Task
In the records below, locate the line containing "What distance lies"; output that line and every following line through the last, exactly.

....

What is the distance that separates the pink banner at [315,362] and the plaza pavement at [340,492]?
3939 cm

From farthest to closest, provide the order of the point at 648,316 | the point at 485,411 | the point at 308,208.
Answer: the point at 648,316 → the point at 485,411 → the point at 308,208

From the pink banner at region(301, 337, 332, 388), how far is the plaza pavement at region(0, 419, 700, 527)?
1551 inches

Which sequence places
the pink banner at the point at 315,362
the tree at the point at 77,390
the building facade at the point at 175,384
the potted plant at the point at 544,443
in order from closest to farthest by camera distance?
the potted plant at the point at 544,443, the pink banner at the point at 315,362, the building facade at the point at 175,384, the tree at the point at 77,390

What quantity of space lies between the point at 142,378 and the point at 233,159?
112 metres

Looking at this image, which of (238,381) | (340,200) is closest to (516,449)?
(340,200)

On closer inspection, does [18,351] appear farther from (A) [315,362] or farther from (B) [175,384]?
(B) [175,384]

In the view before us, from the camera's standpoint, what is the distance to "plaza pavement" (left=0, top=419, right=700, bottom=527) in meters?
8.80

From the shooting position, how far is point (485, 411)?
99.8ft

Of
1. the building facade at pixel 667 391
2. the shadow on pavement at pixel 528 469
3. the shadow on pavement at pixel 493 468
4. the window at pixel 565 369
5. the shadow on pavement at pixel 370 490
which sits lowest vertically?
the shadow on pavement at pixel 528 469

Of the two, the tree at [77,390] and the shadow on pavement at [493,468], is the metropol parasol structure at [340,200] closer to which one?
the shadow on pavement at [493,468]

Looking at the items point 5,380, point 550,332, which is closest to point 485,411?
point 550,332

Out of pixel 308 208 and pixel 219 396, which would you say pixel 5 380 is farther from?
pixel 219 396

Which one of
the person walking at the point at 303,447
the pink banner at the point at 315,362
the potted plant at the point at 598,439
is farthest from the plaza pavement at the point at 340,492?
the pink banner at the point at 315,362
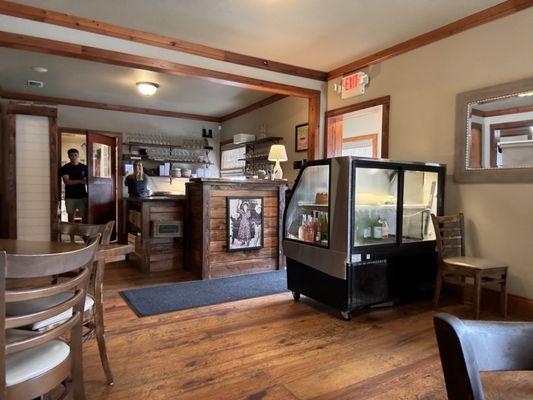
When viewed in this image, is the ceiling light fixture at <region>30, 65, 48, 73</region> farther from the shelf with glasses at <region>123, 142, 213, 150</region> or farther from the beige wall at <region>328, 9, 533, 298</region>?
the beige wall at <region>328, 9, 533, 298</region>

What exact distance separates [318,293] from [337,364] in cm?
94

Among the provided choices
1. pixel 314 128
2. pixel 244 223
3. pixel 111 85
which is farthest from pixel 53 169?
pixel 314 128

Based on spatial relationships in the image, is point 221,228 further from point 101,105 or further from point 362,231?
point 101,105

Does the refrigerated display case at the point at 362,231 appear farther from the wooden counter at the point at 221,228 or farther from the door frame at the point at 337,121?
the wooden counter at the point at 221,228

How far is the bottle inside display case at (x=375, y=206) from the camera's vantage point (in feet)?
9.95

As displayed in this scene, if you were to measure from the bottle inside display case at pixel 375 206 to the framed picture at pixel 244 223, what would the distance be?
168 centimetres

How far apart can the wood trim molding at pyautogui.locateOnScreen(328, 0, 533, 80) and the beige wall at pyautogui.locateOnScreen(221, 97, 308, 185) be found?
4.12 feet

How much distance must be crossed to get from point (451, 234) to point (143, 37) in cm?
378

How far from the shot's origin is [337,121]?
17.3 feet

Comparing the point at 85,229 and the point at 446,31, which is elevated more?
the point at 446,31

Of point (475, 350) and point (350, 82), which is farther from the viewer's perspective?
point (350, 82)

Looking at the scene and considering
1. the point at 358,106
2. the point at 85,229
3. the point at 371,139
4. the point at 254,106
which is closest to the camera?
the point at 85,229

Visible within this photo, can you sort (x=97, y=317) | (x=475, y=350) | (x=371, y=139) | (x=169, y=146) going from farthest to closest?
(x=169, y=146)
(x=371, y=139)
(x=97, y=317)
(x=475, y=350)

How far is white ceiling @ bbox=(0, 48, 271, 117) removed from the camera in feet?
16.3
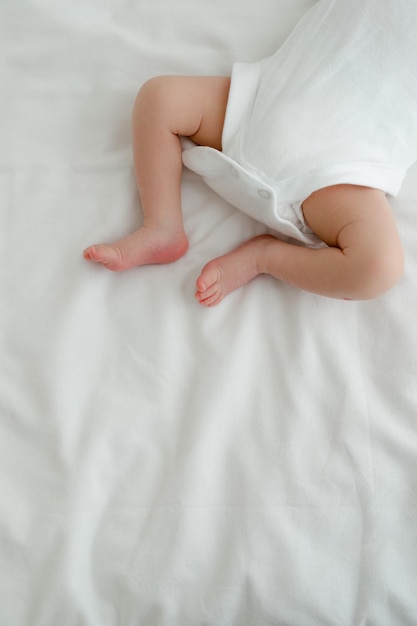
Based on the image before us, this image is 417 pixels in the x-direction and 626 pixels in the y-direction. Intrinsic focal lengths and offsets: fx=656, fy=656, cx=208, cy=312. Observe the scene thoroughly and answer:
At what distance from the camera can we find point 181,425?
0.94 m

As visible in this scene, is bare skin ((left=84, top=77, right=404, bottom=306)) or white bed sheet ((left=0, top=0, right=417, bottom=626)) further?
bare skin ((left=84, top=77, right=404, bottom=306))

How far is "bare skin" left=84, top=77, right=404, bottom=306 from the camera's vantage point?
0.97 metres

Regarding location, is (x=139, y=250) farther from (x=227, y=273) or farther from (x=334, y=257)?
(x=334, y=257)

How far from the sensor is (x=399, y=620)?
2.81 feet

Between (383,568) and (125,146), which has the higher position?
(125,146)

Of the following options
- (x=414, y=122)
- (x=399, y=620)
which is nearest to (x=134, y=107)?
(x=414, y=122)

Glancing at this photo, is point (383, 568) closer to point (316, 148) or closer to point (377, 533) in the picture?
point (377, 533)

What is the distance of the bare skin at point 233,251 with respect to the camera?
3.18 ft

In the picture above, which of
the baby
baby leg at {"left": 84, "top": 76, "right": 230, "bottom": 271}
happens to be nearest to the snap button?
the baby

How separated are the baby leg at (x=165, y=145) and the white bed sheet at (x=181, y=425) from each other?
0.13ft

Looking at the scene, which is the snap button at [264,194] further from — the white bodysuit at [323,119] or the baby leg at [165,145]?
the baby leg at [165,145]

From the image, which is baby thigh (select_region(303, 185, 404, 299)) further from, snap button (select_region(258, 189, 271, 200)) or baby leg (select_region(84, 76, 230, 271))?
baby leg (select_region(84, 76, 230, 271))

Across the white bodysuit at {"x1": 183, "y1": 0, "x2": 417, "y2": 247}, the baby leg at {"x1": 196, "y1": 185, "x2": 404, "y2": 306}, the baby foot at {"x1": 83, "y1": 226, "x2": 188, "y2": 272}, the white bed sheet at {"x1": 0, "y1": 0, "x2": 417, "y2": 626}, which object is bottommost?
the white bed sheet at {"x1": 0, "y1": 0, "x2": 417, "y2": 626}

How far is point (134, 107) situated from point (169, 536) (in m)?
0.69
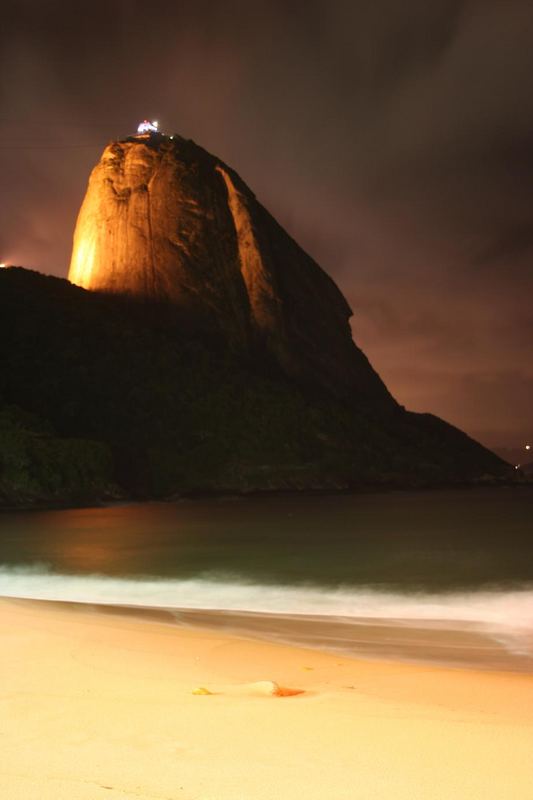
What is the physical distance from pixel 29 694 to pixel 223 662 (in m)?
2.40

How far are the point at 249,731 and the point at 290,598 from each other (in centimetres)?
1067

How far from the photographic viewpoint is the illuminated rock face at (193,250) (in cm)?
9256

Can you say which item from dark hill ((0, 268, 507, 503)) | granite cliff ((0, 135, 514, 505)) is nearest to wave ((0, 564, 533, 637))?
granite cliff ((0, 135, 514, 505))

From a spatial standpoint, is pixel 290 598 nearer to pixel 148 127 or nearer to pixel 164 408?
pixel 164 408

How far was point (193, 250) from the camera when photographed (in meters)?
95.1

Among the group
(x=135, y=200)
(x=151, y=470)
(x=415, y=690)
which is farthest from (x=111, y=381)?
(x=415, y=690)

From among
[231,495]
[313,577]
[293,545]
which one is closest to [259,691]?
[313,577]

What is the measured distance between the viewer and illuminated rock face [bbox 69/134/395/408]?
92562 millimetres

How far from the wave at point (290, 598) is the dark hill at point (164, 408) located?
1473 inches

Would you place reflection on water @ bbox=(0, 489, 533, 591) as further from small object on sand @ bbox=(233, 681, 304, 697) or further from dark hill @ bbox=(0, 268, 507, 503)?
dark hill @ bbox=(0, 268, 507, 503)

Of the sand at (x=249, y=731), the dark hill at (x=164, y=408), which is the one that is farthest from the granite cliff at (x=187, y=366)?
the sand at (x=249, y=731)

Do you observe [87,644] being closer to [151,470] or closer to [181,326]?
[151,470]

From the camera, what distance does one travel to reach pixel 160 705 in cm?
424

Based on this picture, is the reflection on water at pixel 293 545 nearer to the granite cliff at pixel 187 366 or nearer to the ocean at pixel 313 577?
the ocean at pixel 313 577
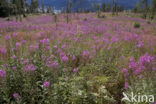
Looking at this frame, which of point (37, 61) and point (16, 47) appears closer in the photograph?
point (37, 61)

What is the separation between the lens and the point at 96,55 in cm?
423

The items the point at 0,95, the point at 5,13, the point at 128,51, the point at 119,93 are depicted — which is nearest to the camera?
the point at 0,95

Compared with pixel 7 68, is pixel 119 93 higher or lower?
lower

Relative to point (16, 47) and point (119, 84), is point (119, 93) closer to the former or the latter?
point (119, 84)

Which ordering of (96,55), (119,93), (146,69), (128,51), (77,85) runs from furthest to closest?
(128,51), (96,55), (119,93), (146,69), (77,85)

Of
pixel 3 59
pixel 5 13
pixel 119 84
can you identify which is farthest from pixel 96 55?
pixel 5 13

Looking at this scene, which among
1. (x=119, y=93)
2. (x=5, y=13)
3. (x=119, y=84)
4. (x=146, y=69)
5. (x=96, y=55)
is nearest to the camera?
(x=146, y=69)

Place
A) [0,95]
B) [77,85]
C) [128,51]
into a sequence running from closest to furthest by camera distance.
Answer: [0,95], [77,85], [128,51]

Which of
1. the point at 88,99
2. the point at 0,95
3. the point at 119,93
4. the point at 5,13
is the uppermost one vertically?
the point at 5,13

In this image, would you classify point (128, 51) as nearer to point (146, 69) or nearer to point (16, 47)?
point (146, 69)

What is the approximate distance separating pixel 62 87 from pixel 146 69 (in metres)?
1.74

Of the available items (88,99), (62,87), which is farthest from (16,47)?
(88,99)

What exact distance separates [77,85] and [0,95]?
4.52 feet

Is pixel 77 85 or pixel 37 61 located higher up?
pixel 37 61
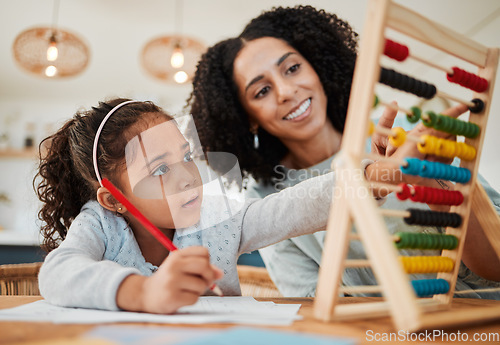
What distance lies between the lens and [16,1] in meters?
3.08

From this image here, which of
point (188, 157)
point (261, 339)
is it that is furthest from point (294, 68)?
point (261, 339)

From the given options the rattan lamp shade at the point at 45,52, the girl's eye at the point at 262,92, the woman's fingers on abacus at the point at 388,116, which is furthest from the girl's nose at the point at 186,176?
the rattan lamp shade at the point at 45,52

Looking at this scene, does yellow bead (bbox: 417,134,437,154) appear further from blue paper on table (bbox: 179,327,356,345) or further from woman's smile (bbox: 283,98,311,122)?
woman's smile (bbox: 283,98,311,122)

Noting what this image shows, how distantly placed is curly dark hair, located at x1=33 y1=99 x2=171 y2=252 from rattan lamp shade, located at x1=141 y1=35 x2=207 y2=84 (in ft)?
5.20

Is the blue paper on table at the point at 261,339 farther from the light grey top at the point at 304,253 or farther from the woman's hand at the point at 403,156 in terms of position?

....

Full answer
What distance lies between the lens and [16,1] in meters?
3.08

From this image here, which of
point (188, 157)
point (261, 339)
is it that is furthest from point (294, 68)?
point (261, 339)

From the given options the rattan lamp shade at the point at 45,52, the girl's eye at the point at 262,92, the woman's fingers on abacus at the point at 388,116, which is furthest from the girl's nose at the point at 186,176?
the rattan lamp shade at the point at 45,52

Looking at this scene, does yellow bead (bbox: 417,134,437,154) appear further from blue paper on table (bbox: 179,327,356,345) or further from woman's smile (bbox: 283,98,311,122)?
woman's smile (bbox: 283,98,311,122)

Noting what this image shows, how distantly placed is curly dark hair, located at x1=33 y1=99 x2=171 y2=252 from rattan lamp shade, located at x1=141 y1=35 x2=207 y2=84 (in ft)?
5.20

Is the blue paper on table at the point at 261,339 farther from the light grey top at the point at 304,253 or farther from the woman's hand at the point at 403,156 in terms of position?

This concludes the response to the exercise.